We settled for one more that we would shuttle between the living room sofa and the den sofa as needed. It was ordered that weekend.
And in the end, it really worked. Godiva loves the ramps. No more crying at the foot of the bed. She has been great about going down the ramp too. Even in the excitement of her mommy coming home, she will scramble to find at least the middle of the ramp to go down.
So, it only took seven months to figure out. The sad thing is that we should have had these all along. We don't know how she got hurt, but these ramps would had to have taken some of the stress off her. So not only was it too bad that this was a long needed reactive measure, it is too bad we hadn't done this years before as a preventative one.
- What about Couper and Frankie?
- Couper goes up the ramp to the bed. We basically took away all other means for him to get there. He used hop on a puppy bed on a step and then hop to the bed. We took that away. We took away the stairs that we had to the bed. He can jump on the bed from the floor, but it is just high enough to make that really difficult. We want him taking the ramp. Off the bed he usually jumps. No time for ramps when it is time to play. We've tried to coax him down the ramp, but it doesn't take. The best (and by best, I mean the worst...but it is cool) is when he jumps off the end of the bed, over the ramp, and to the floor. He will also, from the floor at the foot of the bed in the middle, jump over the little side rail onto the ramp, and then hop from the ramp to the bed. Again, amazing, but terrifying. As for the sofas, it is hit and miss. He jumps up and down from those where the sofa ramp isn't. He's the only one who can do that and he takes full advantage of the privacy he gets up there. Depends on his mood or how tired he is using the ramp on the sofa with the ramp.
- Frankie was the big unknown. We weren't sure if having a ramp to the bed meant that Frankie would suddenly become the third dog in the bed. Not that he wasn't welcome, but even though these aren't big dogs, you would be amazed at how much territory they can claim and some of the uncomfortable places they can find. Frankie likes the ramp as well. When I get home from work and collapse on the bed, Frankie will usually climb up for some cuddling; after all, that's where the belly and neck rubs are. But amazingly he has only come up at night twice. I guess he is happy having his own bed (and his mommy gives him his own blankee and tucks him in every night).
- Godiva's walking has gotten a little better. It may be that it has been two and a half years since her surgery. But we also think that walking up the ramp has strengthened her back legs, especially her back left. The doctors after her surgery wanted to have her walk up hills as part of her therapy. We never really did that. Again, everyday we see her walk, we are reminded that she had back surgery, but I really think her walking has gotten a little less clumsy in the past year and a half. Another argument for having gotten the ramp sooner.

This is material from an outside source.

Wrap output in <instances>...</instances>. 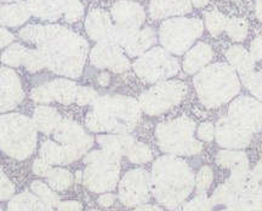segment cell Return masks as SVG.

- The sofa ramp is great for puppies. It is a pain in the ass for humans. We suddenly have two spots to get on the sofa, at the foot of the ramp, or at the end of the ramp. Compounding that problem, there are now puppies strewn all over potential landing spots on the sofa. We also have the problem that the ramp looks awfully fun for nephews under 5 years of age. We have to make clear that the ramp is for puppies and they are not puppies. That works for all of two minutes. At least they are light enough not to damage the ramp. Not so sure about that in a couple of years.